TEXT BLOCK.
_ _ _ _

Gsi Lumonics, Inc. v. Biodiscovery, Inc.

Decision Date25 August 2000
Docket NumberNo. Civ.A. 99-12544-WGY.,Civ.A. 99-12544-WGY.
Citation112 F.Supp.2d 99
PartiesGSI LUMONICS, INC., a Canadian Corporation, Plaintiff, v. BIODISCOVERY, INC., a California corporation, and Soheil Shams, an individual, Defendants.
CourtU.S. District Court — District of Massachusetts

Daniel J. Lyne, Sharon H. Patton, Hanify & King, P.C., Boston, MA, Kathleen E. Cross, Hanify & King, Boston, MA, for plaintiff.

Steven Brower, Ginsburg, Stephan, Oringher & Richman, Costa Mesa, CA, Joseph J. Laferrera, Lucash, Gesmer & Updegrove, LLP, Boston, MA, Keyvan Samini, Stephan, Oringer, Richman & Theodora, Costa Mesa, CA, for defendants.

MEMORANDUM

YOUNG, Chief Judge.

_ _ _ _

DATASET EXTRACT.
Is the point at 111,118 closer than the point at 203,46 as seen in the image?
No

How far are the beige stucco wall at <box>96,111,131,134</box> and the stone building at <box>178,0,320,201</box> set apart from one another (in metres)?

_ _ _ _

WHAT THE EXERCISE ASKS. Can you print the whole GSI Lumonics case header word for word, from the case name through "YOUNG, Chief Judge."? Work only from the court case header, not from the data.

ANSWER TO THE PROBLEM.
Gsi Lumonics, Inc. v. Biodiscovery, Inc.

Decision Date25 August 2000
Docket NumberNo. Civ.A. 99-12544-WGY.,Civ.A. 99-12544-WGY.
Citation112 F.Supp.2d 99
PartiesGSI LUMONICS, INC., a Canadian Corporation, Plaintiff, v. BIODISCOVERY, INC., a California corporation, and Soheil Shams, an individual, Defendants.
CourtU.S. District Court — District of Massachusetts

Daniel J. Lyne, Sharon H. Patton, Hanify & King, P.C., Boston, MA, Kathleen E. Cross, Hanify & King, Boston, MA, for plaintiff.

Steven Brower, Ginsburg, Stephan, Oringher & Richman, Costa Mesa, CA, Joseph J. Laferrera, Lucash, Gesmer & Updegrove, LLP, Boston, MA, Keyvan Samini, Stephan, Oringer, Richman & Theodora, Costa Mesa, CA, for defendants.

MEMORANDUM

YOUNG, Chief Judge.